**Your objective**
Reproduce all of the listing below without alteration.

/---

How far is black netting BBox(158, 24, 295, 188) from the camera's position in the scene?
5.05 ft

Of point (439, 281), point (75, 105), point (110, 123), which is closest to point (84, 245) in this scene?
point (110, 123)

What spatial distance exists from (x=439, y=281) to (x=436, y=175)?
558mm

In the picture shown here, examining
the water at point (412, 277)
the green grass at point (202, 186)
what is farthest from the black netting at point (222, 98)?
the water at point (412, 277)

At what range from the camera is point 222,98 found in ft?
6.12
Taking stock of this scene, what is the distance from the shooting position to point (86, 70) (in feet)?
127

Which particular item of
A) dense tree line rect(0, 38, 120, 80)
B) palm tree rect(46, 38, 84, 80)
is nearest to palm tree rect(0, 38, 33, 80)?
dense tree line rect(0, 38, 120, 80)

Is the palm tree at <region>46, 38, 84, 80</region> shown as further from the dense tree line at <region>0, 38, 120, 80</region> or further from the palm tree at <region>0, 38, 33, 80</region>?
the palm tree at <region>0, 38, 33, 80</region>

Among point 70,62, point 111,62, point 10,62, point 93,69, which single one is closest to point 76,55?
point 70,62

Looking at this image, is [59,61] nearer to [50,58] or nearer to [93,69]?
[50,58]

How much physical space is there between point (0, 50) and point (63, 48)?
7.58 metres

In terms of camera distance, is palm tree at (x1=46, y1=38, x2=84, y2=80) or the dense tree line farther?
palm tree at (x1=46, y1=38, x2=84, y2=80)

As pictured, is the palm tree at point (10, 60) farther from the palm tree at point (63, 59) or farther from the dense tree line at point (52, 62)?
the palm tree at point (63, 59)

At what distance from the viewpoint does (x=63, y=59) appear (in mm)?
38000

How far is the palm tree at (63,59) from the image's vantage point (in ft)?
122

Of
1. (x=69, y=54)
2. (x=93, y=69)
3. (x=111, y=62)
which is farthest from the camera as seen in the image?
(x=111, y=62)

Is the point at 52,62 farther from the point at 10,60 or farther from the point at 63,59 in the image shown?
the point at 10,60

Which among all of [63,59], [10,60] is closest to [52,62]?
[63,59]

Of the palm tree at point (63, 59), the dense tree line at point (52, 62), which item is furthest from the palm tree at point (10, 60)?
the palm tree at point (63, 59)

\---

**Response to the exercise**
How far is black netting BBox(158, 24, 295, 188) from the camera's position in the scene?
5.05 ft

Of point (439, 281), point (75, 105), point (110, 123), which is closest to point (84, 245) in this scene?
point (110, 123)

What spatial distance exists from (x=439, y=281) to (x=436, y=175)?
558mm

In the picture shown here, examining
the water at point (412, 277)
the green grass at point (202, 186)
what is farthest from the black netting at point (222, 98)?
the water at point (412, 277)

At what range from the camera is point 222,98 found in ft?
6.12
Taking stock of this scene, what is the distance from the shooting position to point (86, 70) (in feet)?
127

Which particular item of
A) dense tree line rect(0, 38, 120, 80)
B) palm tree rect(46, 38, 84, 80)
is nearest to palm tree rect(0, 38, 33, 80)?
dense tree line rect(0, 38, 120, 80)

Is the palm tree at <region>46, 38, 84, 80</region> shown as further from the dense tree line at <region>0, 38, 120, 80</region> or further from the palm tree at <region>0, 38, 33, 80</region>?
the palm tree at <region>0, 38, 33, 80</region>

Among point 70,62, point 111,62, point 10,62, point 93,69, which single one is closest to point 76,55?
point 70,62

Looking at this image, is [59,61] nearer to [50,58] or nearer to [93,69]?
[50,58]

How much physical space is there between point (0, 50) and point (63, 48)?
7.58 metres

In terms of camera distance, is palm tree at (x1=46, y1=38, x2=84, y2=80) or the dense tree line farther?
palm tree at (x1=46, y1=38, x2=84, y2=80)

As pictured, is the palm tree at point (10, 60) farther from the palm tree at point (63, 59) or farther from the dense tree line at point (52, 62)?
the palm tree at point (63, 59)

At what distance from the viewpoint does (x=63, y=59) appear (in mm)?
38000

How far is the palm tree at (63,59) from the image's vantage point (in ft)?
122

Of
1. (x=69, y=54)
2. (x=93, y=69)
3. (x=111, y=62)
which is farthest from the camera as seen in the image?
(x=111, y=62)

Is the point at 52,62 farther from the point at 10,60 or farther from the point at 63,59 in the image shown?
the point at 10,60

Which among all of [63,59], [10,60] is closest to [52,62]?
[63,59]

Of the palm tree at point (63, 59), the dense tree line at point (52, 62), which item is furthest from the palm tree at point (10, 60)?
the palm tree at point (63, 59)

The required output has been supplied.